Until the early 1960s, the forest was under the direct supervision of the Vijaynagar jagirdar and the villagers had little to do with the forest. They had no rights over it. Dry wood, leaves, fruits and flowers in the forest were free for them, even though permission of the jagirdar was a must. The threat of severe punishment for culprits resulted in the preservation of greenery in the region. After 1960, the degradation of the forest began with the abolition of the jagirdari system. Most of the trees were illegally cut by the jagirdars. For the tribal people, especially those in the lower income group, the forest became a quick money-making source. It also led to large-scale timber smuggling and sale of forest products, and soon the forests of the village were completely wiped out. This had an impact on the overall economy of the area.
The Jhanjharmata mandli of Malekpur was one among the first few cooperatives to get registered in 1986 (Registration no. Agri./2715 dated 12.8.1986) with the initiative of Shri. Siddhrajbhai Solanki, a professor at Gujarat Vidyapith, and VIKSAT (a NGO working in the villages of Bhiloda Taluka on issues related to enhancing people’s participation in natural resource management). Initially 60 households (of the total 110 households) came forward to become members of the cooperative. After the registration, the cooperative applied to the forest department (FD) for the lease of the forest land. However, after two years, in 1988, the Ministry of Environment and Forests, Government of India rejected this application under Forest Conservation Act, 1980.

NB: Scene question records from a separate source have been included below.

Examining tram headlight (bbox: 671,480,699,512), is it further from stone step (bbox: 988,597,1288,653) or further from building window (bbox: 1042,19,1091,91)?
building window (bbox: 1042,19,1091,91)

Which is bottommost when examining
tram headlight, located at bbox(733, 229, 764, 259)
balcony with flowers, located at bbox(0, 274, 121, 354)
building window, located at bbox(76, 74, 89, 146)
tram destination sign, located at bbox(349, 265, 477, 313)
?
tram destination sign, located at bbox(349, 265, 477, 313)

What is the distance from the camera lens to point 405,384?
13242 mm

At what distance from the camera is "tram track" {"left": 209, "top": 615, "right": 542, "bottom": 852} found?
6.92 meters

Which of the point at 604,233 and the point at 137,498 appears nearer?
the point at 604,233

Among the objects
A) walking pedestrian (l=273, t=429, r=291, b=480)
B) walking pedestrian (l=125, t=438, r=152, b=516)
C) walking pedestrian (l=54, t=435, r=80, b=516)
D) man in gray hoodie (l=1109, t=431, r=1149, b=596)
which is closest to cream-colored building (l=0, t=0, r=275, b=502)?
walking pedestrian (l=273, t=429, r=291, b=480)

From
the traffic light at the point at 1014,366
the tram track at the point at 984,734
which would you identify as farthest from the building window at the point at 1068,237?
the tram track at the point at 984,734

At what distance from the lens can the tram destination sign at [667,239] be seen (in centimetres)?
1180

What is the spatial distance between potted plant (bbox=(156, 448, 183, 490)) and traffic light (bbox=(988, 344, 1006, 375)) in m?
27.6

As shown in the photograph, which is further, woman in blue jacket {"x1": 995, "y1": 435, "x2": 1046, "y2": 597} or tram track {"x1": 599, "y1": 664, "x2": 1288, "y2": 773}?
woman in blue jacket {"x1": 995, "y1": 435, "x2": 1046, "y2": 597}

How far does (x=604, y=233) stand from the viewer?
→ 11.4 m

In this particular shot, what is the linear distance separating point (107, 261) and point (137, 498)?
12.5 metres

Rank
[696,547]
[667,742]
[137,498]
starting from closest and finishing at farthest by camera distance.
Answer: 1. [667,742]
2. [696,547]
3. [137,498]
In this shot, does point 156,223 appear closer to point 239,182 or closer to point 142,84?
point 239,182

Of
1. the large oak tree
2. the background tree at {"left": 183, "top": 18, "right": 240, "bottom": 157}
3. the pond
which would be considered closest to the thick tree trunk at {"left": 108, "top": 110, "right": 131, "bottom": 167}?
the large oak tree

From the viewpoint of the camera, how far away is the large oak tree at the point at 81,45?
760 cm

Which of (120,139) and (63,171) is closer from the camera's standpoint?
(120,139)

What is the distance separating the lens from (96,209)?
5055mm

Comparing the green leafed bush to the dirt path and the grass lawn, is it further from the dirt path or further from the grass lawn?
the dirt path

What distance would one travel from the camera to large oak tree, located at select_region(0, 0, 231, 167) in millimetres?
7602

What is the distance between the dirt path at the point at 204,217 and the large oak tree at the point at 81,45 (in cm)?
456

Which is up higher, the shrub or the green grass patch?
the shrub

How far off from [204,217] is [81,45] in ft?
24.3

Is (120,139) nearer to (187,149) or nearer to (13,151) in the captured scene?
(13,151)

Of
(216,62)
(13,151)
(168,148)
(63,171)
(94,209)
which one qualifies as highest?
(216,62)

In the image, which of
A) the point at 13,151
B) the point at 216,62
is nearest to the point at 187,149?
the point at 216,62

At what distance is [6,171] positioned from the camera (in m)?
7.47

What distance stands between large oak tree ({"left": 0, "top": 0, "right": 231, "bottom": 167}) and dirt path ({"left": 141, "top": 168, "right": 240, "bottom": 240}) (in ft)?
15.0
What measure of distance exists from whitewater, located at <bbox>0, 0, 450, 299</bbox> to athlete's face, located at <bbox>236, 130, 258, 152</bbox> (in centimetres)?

During this period, the focus was on development of private land within the village through various programmes like Vikas Bagh—small plots of horticultural and forestry species (in 800 sq m) to meet the primary needs of the tribal families for fuel, fodder and fruits. A fodder plan was drawn out to get green fodder of pioneer jowar during the summer. 50% of the programme cost was met by financial assistance from the Tribal Area Sub-Plan (TASP), Khedbrahma, and the remainder was met by the people in the form of labour. A bio-gas programme was initiated with financial assistance from the Himmatnagar centre of the Gujarat Agro-Industries Cooperation Limited.
The protection efforts and rules for punishment were refined from time to time. As per one of the provisions of Gujarat JFM order, the cooperative which undertakes afforestation work on its own or with the financial assistance from non-state government agencies would be entitled to 80% of the share of the final harvest. The JVUSM has resolved to avail of this provision and are not keen to get any assistance from the forest department. While the pros and cons of this provision are being debated, the FD has shown less enthusiasm towards JVUSM. Now the provision has been changed and in all cases the cooperative is still in dilemma as the final agreement between the JVUSM and the FD remains unsigned.
Activities carried out by JVUSM: Out of 167 ha forest area , 45 ha was totally barren, on which the FD carried out plantation. The remaining 122 ha of land had the potential for regeneration due the presence of root stock. The cooperative initiated protection of forest in 1986; the area was closed for open grazing and free cutting to facilitate regeneration. Today, the forests of Malekpur have regenerated.
Due to protection activities the people have also started getting benefits in terms of increased fuel-wood supply, timru-leaf collection, and fodder-grass collection. Malekpur village has helped in promoting JFM concept in other villages.